Ci sono due sentieri che portano alla Chiesa di Santa Maria del Misma. Il primo è velocissimo, impervio, ha sassi aguzzi, una pendenza fuori dal comune, il fiatone nel petto, l’acido lattico nei polpacci, il sudore che attacca la maglietta, l’immensa felicità che dà la fatica nell’esatto momento in cui finisce. Il secondo percorso è lento e curato, inizia con una strada d’asfalto, che si assottiglia piano piano per diventare un lunghissimo falsopiano sinuoso, morbido e sensuale tra alberi fitti come ce ne sono solo in certe favole ascoltate da bambino.
Non ho mai amato la montagna, da ragazzo non mi appassionava, finivano le scuole ed ero il primo ad andare al mare. Tornavo un mese dopo e a cento metri da casa mia c’era il lago, il Lario, le barche ferme da guardare, il sole senza impegno, i tuffi appena finita la galleria, le birre con gli amici di sempre, i fuochi, il cerchio e la chitarra.

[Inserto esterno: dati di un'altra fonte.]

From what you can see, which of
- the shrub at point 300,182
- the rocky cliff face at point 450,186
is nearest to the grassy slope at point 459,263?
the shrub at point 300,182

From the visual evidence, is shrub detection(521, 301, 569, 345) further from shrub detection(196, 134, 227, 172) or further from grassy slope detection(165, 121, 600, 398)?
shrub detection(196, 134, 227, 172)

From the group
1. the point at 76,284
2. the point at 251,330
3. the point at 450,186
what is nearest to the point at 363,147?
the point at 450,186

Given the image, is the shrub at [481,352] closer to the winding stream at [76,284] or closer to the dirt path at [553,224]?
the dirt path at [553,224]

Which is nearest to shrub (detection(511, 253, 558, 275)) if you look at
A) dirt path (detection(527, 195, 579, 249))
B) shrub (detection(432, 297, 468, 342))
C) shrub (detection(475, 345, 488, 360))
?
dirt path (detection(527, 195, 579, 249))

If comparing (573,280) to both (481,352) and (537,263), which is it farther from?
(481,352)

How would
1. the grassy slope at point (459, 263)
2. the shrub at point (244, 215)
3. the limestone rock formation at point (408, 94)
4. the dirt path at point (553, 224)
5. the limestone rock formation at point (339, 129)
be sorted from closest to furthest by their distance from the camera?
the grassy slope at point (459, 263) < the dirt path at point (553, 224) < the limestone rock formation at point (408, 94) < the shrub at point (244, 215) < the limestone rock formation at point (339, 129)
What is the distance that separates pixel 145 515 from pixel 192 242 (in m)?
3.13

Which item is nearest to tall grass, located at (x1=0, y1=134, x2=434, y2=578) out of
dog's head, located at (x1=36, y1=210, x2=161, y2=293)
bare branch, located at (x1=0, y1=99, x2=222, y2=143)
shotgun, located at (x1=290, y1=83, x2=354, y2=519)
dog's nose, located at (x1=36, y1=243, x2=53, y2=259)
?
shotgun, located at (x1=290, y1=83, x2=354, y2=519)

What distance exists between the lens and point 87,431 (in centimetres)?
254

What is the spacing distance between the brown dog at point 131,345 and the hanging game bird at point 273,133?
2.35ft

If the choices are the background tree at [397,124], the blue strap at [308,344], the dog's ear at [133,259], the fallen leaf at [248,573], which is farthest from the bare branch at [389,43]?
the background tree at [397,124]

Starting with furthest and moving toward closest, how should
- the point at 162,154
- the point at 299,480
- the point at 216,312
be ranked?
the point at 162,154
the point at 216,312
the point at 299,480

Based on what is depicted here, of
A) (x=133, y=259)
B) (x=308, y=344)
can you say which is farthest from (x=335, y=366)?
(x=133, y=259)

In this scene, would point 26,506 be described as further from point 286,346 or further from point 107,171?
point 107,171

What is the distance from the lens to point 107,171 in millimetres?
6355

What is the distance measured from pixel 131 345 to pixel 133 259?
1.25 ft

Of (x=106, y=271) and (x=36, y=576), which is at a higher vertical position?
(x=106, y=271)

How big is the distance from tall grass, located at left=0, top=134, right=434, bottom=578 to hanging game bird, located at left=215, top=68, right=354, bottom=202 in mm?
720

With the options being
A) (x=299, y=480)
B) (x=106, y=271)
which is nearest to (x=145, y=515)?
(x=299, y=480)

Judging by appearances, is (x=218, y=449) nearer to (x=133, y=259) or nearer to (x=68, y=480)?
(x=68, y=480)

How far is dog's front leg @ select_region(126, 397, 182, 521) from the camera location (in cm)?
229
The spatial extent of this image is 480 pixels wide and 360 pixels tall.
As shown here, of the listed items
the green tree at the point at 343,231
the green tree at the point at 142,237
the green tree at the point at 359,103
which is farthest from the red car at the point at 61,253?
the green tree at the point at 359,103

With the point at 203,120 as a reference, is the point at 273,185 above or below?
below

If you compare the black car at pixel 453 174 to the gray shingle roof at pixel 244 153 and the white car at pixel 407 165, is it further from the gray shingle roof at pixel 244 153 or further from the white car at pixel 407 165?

Ce ne ho messo a capire il fascino della montagna, vent’anni a Bergamo, a camminare tra la sua gente. Sul Misma o sul Podone il senso che sento dentro è che per arrivare in cima ci sono sempre due sentieri, quello difficile e quello facile, portano allo stesso meraviglioso posto, ma le esperienze sono opposte. Così è la vita, non è dove si arriva, ma il viaggio che si sceglie di fare.